I should have run a warning with that column: “If this song gets stuck in your head for more than four hours, consult your doctor.”
At the risk of again lodging tunes between people’s ears, this week’s column is about hit songs that never became movie titles. There are lots of popular songs that appeared for the first time in movies and their titles (“The Sound of Music” and nearly any movie song title that begins with “The Theme From ...”). Other songs found themselves on movie marquees years after they were popular. (They include “Stand By Me,” “Home for the Holidays,” “Lean on Me,” “My Girl,” and “Oh, Pretty Woman,” though the Richard Gere/Julia Roberts twist on the Cinderella story dropped the “Oh” from Roy Orbison’s title.)
But what about hit songs that haven’t become movie titles? Many were used in movies, but not in the title. Here are a few, and the story lines that their titles might generate:
* “Wipe Out.” This surf anthem with only two words of lyrics — three if you count the weird laugh — has been in the soundtracks of at least 20 movies, but never in the title. The movie version would feature all but one of the 2020 Democratic presidential candidates flopping and face-planting their way to also-ran stardom.
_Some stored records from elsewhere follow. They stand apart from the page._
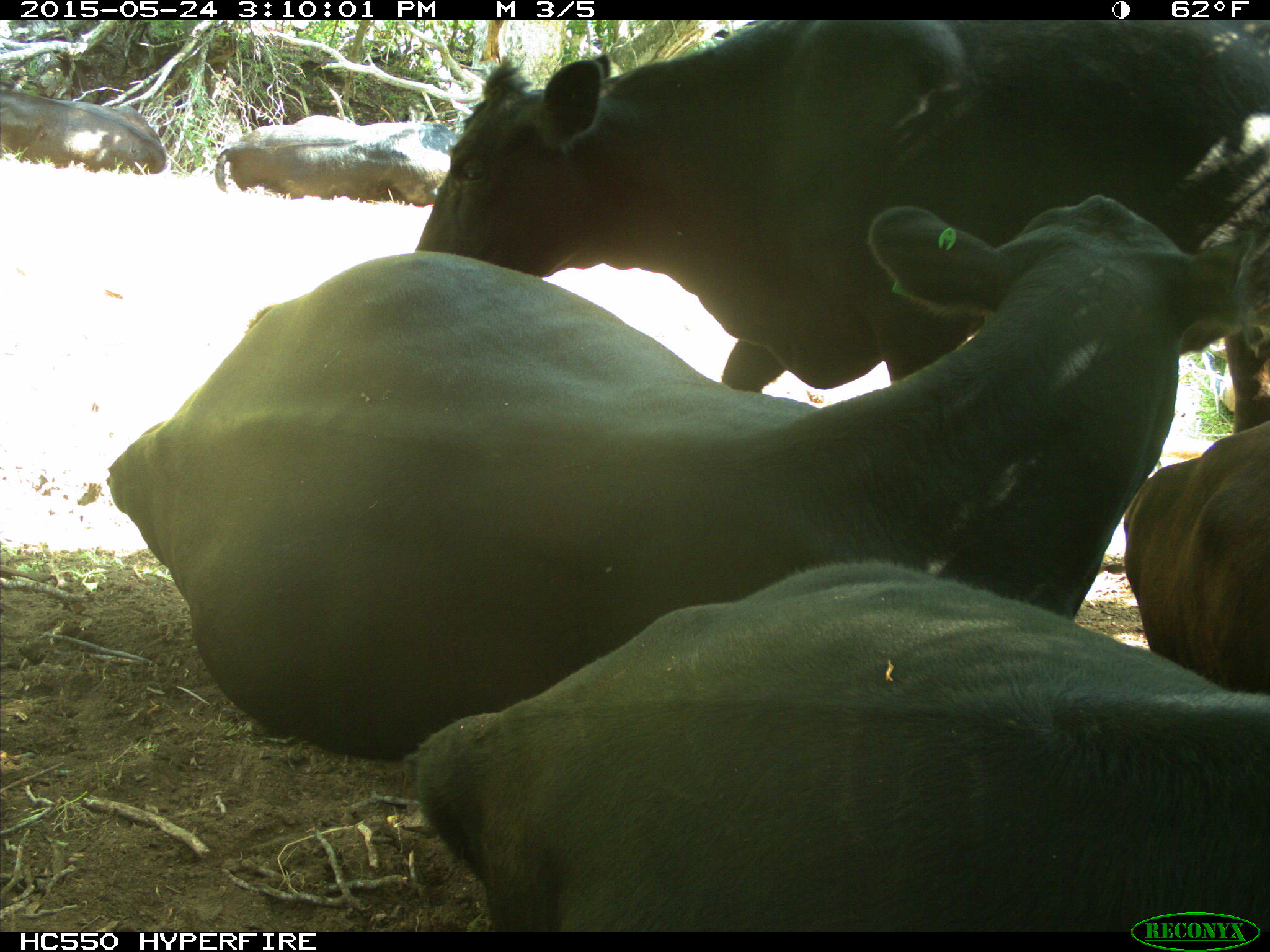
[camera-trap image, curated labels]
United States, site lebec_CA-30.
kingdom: Animalia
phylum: Chordata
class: Mammalia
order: Artiodactyla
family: Bovidae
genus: Bos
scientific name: Bos taurus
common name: domestic cow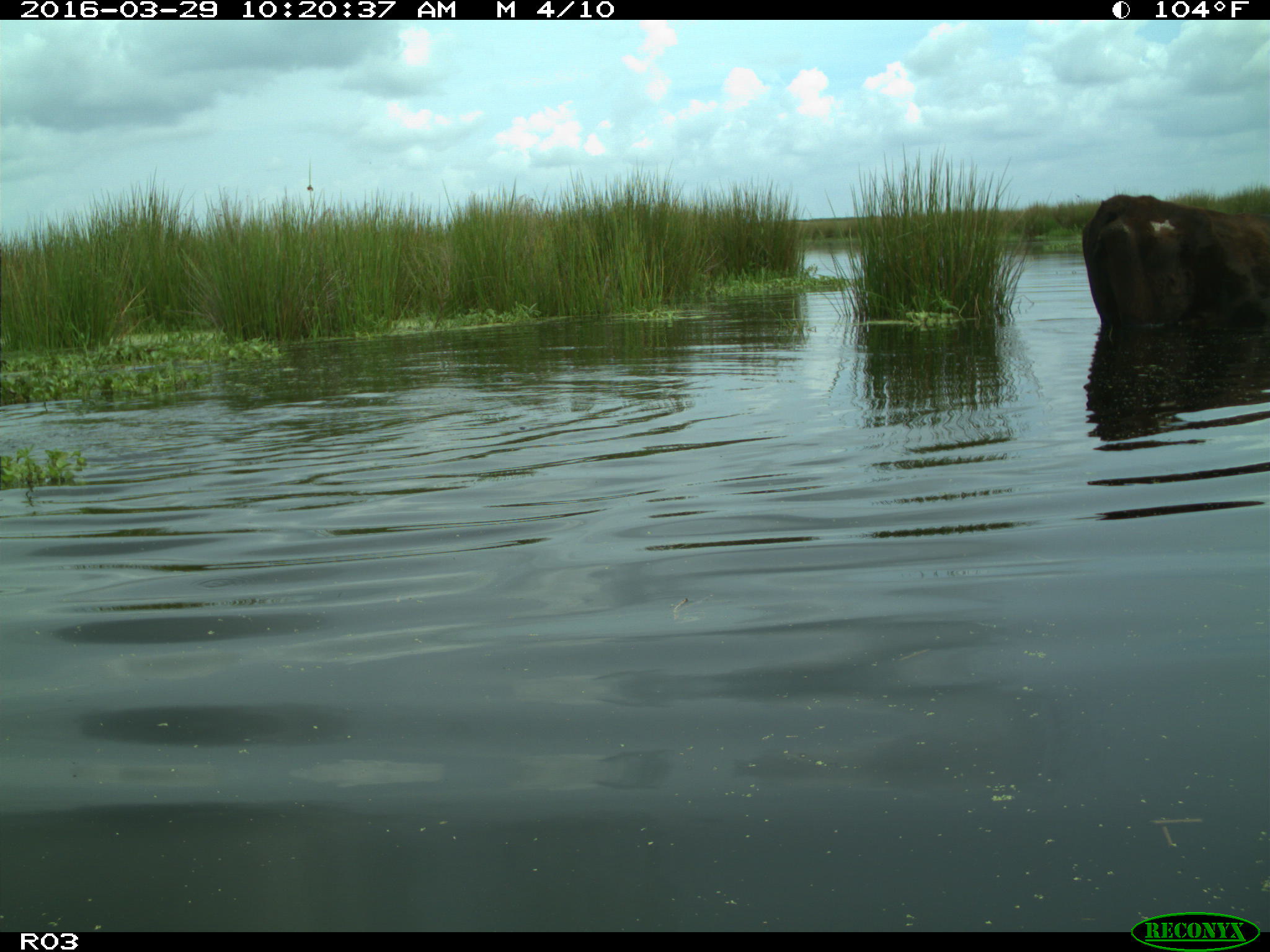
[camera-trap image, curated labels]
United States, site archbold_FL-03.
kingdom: Animalia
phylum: Chordata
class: Mammalia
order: Artiodactyla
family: Bovidae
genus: Bos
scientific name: Bos taurus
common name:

* “Cool Jerk,” which was one of those song-and-dance crazes, like the Twist, Watusi, and Bunny Hop, but without the craze. The Cool Jerk was more a controlled epileptic seizure than a fad, there being only one one-hit wonder to dance it to. As a movie, it will be the reunion of “The Big Bang Theory” cast.
* “Last Kiss,” one of those driver-education songs that you know will go horribly wrong from the first line, “We were out on a date in her Daddy’s car.” Note to teens: if her Dad offers you the keys to his car he’s going to have two reasons to hate you. The cinematic version will feature a Tesla Model 3 with a demonically possessed CPU.
* “Na Na Hey Hey, Kiss Him Goodbye.” I can only imagine one plot for this, but can’t imagine anyone kissing him.